Her fingers slithered up to the wire on her side of the window, caressing it with her dirty nails. “Deep sleep. The Good Witch came to our rescue with her snow.” Her palm slammed against the wire. “You see. It all worked out in the end. Snapped us out of her spell.”
Her masked face popped into the small rectangle. “It’s great to be freed from another’s will.” Her eerie mask tilted. “Wouldn’t you agree, Mr. Halbert.”

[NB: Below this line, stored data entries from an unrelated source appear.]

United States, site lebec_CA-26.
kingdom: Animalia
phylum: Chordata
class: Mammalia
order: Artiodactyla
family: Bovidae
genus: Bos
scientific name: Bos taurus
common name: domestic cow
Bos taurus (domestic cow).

Everything in Herb’s body went numb. A sea of needles gouged his tissues from the inside out. After a few cleansing breaths, his composure returned. “Let me paint the picture from what transpired that day, Ms. Gale.” He leaned against the door and opened his file. “Zeke had heard all of the noise made from your hack job on Hickory. Chances are, he thought about tryin’ to stop you, but your revving chainsaw covered in guts changed his mind. Zeke did the one thing left for any sane person to do. He ran like hell. He sped off into the woods on the farm. You trailed Zeke.” He flipped to the next sheet. “From the look of this report, I’d say you chased him into a corner of sorts. I guess Zeke wanted anything other than winding up on the wrong end of your saw. Found him at the end of a thick rusty chain. Swinging from a hickory branch twenty feet up.” He glanced down at the report again. “The same place your Uncle Henry used to slaughter pigs. Sick, Gale. Real twisted.”